⟨
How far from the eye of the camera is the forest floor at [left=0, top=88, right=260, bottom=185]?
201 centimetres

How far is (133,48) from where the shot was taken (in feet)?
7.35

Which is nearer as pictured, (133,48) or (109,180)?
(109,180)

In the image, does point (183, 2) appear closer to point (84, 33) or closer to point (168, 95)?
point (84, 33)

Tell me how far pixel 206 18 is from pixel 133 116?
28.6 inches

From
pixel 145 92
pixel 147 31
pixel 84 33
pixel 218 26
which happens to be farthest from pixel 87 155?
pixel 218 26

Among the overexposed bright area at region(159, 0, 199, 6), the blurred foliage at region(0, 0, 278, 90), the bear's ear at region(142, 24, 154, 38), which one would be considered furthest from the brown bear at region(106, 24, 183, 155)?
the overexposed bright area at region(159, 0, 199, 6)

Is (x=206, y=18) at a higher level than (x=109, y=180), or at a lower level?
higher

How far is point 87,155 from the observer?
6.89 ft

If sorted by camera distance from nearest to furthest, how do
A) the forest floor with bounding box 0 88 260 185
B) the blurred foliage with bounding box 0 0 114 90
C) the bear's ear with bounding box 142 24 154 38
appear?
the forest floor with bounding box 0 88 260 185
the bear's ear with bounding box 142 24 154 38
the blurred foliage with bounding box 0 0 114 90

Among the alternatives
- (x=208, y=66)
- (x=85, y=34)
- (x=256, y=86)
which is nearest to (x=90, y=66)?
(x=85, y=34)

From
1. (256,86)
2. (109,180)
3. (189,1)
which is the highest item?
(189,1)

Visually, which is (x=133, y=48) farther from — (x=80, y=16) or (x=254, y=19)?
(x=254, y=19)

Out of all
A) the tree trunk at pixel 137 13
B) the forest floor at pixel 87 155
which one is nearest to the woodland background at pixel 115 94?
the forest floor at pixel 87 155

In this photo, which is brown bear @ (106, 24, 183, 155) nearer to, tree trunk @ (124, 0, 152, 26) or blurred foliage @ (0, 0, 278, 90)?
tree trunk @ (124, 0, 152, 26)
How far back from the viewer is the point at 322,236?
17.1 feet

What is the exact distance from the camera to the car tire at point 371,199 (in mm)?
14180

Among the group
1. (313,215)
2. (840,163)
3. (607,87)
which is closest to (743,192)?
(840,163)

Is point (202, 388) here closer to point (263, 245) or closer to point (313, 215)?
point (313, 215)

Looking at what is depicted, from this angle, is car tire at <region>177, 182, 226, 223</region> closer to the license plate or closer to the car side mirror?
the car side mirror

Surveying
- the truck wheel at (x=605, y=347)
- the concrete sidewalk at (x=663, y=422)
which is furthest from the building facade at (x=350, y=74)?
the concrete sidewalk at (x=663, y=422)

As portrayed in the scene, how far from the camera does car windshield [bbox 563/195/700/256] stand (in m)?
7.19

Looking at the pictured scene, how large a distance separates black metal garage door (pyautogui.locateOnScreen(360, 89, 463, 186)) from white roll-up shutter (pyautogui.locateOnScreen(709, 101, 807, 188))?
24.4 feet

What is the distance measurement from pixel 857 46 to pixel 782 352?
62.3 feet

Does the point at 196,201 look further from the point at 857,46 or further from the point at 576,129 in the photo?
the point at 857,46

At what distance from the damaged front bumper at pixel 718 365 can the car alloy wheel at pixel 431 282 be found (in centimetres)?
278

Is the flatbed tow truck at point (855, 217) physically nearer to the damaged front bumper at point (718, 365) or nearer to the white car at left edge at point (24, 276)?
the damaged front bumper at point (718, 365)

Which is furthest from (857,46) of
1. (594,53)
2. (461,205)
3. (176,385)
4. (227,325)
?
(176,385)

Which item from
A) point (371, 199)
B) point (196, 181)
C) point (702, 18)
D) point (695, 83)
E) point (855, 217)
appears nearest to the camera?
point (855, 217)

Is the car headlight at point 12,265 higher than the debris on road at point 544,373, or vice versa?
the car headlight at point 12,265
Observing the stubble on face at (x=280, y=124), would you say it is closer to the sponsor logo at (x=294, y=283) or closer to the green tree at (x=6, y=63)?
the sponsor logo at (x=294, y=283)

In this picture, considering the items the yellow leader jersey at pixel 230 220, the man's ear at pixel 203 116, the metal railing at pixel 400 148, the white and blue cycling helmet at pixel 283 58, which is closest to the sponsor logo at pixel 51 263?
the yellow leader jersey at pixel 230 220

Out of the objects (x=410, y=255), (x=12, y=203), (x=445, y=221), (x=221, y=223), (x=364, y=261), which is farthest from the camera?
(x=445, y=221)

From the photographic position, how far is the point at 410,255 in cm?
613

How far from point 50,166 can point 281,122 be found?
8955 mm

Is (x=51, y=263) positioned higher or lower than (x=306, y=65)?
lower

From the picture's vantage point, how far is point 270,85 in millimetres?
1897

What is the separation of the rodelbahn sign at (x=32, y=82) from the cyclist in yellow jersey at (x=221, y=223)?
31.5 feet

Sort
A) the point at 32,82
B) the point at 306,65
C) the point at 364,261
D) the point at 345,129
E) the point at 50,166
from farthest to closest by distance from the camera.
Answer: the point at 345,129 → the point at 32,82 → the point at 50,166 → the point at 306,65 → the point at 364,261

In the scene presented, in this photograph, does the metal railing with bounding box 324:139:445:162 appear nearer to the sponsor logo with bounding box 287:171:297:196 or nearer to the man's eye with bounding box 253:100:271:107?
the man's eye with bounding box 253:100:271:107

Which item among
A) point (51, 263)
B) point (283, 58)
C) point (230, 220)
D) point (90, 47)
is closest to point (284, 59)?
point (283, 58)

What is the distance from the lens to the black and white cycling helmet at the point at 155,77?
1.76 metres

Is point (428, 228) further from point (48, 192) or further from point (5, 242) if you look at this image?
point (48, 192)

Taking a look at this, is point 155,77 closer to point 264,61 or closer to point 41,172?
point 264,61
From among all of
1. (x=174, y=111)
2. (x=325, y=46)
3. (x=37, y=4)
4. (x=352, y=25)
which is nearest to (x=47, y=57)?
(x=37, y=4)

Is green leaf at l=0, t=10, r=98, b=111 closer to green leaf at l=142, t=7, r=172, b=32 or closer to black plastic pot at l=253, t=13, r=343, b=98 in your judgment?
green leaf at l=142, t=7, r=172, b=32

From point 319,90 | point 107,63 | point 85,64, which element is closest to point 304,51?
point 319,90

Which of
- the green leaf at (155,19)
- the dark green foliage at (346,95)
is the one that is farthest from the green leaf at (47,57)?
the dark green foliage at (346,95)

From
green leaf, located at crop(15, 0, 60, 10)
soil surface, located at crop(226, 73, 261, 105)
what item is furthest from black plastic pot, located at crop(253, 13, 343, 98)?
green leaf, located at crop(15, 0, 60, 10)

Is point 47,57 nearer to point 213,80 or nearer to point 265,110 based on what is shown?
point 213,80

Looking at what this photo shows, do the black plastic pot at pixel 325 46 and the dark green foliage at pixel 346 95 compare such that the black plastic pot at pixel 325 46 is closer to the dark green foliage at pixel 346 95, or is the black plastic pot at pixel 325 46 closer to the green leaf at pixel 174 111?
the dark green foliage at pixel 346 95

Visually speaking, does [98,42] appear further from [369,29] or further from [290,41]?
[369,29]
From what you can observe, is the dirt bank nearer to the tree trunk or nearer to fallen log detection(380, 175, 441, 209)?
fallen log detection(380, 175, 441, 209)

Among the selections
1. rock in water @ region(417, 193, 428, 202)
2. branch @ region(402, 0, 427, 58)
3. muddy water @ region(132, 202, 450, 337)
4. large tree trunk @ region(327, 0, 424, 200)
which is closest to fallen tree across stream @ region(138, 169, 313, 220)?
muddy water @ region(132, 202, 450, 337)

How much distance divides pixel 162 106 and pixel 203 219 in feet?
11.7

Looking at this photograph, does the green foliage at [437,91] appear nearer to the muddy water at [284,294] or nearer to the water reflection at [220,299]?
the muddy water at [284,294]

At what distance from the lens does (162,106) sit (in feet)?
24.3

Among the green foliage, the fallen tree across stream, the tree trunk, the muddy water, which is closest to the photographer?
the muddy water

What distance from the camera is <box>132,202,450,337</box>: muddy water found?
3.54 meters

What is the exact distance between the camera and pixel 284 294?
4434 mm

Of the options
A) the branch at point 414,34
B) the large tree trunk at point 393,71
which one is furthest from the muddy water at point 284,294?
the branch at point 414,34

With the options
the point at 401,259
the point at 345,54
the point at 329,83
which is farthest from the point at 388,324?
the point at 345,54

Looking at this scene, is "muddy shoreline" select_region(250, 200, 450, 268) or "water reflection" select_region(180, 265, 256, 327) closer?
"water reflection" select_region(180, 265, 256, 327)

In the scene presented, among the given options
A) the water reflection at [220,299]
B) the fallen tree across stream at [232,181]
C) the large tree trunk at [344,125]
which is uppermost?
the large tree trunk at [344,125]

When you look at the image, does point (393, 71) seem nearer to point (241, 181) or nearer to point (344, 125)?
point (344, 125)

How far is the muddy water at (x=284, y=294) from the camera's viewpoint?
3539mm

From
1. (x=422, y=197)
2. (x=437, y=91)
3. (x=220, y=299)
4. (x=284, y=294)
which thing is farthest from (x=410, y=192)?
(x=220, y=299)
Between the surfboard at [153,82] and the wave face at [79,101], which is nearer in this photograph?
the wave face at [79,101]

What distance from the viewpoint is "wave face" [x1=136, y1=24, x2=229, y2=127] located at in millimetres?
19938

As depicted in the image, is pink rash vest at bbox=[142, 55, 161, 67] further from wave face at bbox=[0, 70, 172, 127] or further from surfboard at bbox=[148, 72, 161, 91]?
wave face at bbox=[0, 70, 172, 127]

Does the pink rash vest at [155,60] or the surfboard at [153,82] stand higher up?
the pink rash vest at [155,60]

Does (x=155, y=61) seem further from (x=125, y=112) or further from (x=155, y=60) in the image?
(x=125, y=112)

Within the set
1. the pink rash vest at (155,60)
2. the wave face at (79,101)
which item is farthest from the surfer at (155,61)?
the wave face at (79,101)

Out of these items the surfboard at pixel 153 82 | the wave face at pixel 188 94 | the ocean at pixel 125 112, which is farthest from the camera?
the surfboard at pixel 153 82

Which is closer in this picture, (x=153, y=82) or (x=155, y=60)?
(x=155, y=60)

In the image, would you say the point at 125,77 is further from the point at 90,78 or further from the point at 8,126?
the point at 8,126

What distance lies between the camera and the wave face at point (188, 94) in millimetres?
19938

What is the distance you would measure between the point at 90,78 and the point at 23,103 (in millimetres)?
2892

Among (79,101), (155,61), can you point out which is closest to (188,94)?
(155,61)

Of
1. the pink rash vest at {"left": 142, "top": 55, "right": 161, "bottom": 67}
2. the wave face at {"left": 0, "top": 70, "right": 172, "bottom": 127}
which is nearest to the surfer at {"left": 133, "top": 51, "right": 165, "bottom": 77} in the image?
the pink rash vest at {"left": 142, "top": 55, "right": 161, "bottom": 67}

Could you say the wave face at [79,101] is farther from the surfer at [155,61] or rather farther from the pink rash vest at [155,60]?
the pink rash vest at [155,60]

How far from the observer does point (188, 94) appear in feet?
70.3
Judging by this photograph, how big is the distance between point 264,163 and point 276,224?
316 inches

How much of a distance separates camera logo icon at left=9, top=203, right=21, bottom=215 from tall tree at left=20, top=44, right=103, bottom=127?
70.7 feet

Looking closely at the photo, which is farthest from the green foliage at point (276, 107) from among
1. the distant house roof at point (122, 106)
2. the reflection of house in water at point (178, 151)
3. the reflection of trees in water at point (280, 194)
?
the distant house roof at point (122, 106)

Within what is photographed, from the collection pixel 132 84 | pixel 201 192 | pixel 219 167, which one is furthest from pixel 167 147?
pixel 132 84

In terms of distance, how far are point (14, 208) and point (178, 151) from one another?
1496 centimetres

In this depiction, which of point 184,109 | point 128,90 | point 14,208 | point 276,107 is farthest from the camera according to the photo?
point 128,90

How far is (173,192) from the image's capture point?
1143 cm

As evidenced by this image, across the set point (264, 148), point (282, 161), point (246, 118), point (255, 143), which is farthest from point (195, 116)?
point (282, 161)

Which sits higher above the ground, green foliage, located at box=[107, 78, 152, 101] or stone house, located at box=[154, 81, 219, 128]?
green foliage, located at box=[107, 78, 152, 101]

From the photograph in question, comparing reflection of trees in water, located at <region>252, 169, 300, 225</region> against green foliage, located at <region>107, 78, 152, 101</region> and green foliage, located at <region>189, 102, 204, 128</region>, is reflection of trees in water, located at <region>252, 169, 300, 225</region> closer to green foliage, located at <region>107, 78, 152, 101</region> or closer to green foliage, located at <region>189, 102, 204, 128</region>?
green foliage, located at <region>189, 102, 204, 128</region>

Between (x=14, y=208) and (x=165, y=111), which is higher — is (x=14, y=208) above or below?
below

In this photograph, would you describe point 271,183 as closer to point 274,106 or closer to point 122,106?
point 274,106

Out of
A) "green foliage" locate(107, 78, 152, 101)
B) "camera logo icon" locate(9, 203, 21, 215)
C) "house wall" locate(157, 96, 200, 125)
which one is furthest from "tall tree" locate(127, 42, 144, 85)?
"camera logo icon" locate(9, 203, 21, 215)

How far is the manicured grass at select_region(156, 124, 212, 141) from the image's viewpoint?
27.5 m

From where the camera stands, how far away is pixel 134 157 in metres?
⟩
**EXERCISE**
Only the lines from the one containing "Between (x=14, y=208)" to the end of the data should be printed, exactly as they stand.

**SOLUTION TO THIS TASK**
Between (x=14, y=208) and (x=165, y=111), which is higher — is (x=14, y=208) above or below?
below

In this photograph, would you describe point 271,183 as closer to point 274,106 or closer to point 122,106?
point 274,106

Out of
A) "green foliage" locate(107, 78, 152, 101)
B) "camera logo icon" locate(9, 203, 21, 215)
C) "house wall" locate(157, 96, 200, 125)
which one is furthest from "tall tree" locate(127, 42, 144, 85)?
"camera logo icon" locate(9, 203, 21, 215)

How far is the manicured grass at select_region(156, 124, 212, 141) from the image's viewpoint?
27.5 m

From where the camera stands, how far away is pixel 134 157 in metres?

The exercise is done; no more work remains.